Broadband monopoly bill up for a vote tomorrow (5/6)

The bill that would force you to wait on the cable/phone supplier for better broadband speeds is up for a vote tomorrow morning (Wed., May 6) in the NC House Public Utilities Committee in room 1228 of the Legislative building on Jones St. HB 1252 would prevent any NC city/county/town from providing broadband services to its communities.

The vote should be interesting because just yesterday, some BIG private sector companies weighed in against the bill, saying it will stifle next-generation broadband development in our state. We’re talking Google, Intel, Alcatel-Lucent. This should end any notion that municipal broadband is about anything other than better service.

If you care about NC broadband deployment, I hope you’ll join us there. See you tomorrow. 🙂

Private industries blast broadband monopoly bill. This is HUGE.

A joint letter sent to state legislators and the governor yesterday should be a nail in the coffin for the argument that this is a private sector vs. public sector issue.

Several large companies including Google, Intel Corporation and Alcatel-Lucent have explained to our lawmakers that HB 1252 is bad for NC and for the country.

Spatial question records:
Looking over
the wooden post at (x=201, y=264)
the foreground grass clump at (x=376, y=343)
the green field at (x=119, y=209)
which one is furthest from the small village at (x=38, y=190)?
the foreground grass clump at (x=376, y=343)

### TASK INSTRUCTIONS
Resume the text about the North Carolina broadband monopoly bill above, starting right after its final sentence.

### TASK OUTPUT
Here’s a segment:

“We, the undersigned private-sector companies and trade associations urge you to oppose HB1252, the so-called “Level Playing Field Act.” HB1252 is “level” only in the sense that it will harm both the public and private sectors. It will thwart public broadband initiatives, stifle economic growth, prevent the creation or retention of thousands of jobs, and diminish quality of life in North Carolina. In particular, it will hurt the private sector by undermining public-private partnerships, hamstringing our ability to sell our goods and services, interfering with workforce development, and stifling creativity and innovation.”

Well said. These companies understand that better broadband, no matter who provides it, is an economic engine for our state.

If local communities are forbidden from providing better service because of new laws, North Carolinians will have to settle for whatever the cable and phone companies provide them. The places that are most profitable will get the best service. Everyone else will have to wait until they are worth the investment.

Thanks to industry leaders who crafted the letter:

American Public Power Association
Atlantic Engineering Group, Inc.
Fiber to the Home Council
Google, Inc.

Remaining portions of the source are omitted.